-- Problem --
Would you give the entries below again, precisely as they are written?

*** Opening Exercise material ***

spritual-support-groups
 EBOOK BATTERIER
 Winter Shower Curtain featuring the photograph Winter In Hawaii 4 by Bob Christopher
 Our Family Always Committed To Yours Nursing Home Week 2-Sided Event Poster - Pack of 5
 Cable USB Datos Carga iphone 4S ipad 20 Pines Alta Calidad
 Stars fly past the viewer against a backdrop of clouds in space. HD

*** Closing Exercise material ***

-- Reply --
spritual-support-groups
 EBOOK BATTERIER
 Winter Shower Curtain featuring the photograph Winter In Hawaii 4 by Bob Christopher
 Our Family Always Committed To Yours Nursing Home Week 2-Sided Event Poster - Pack of 5
 Cable USB Datos Carga iphone 4S ipad 20 Pines Alta Calidad
 Stars fly past the viewer against a backdrop of clouds in space. HD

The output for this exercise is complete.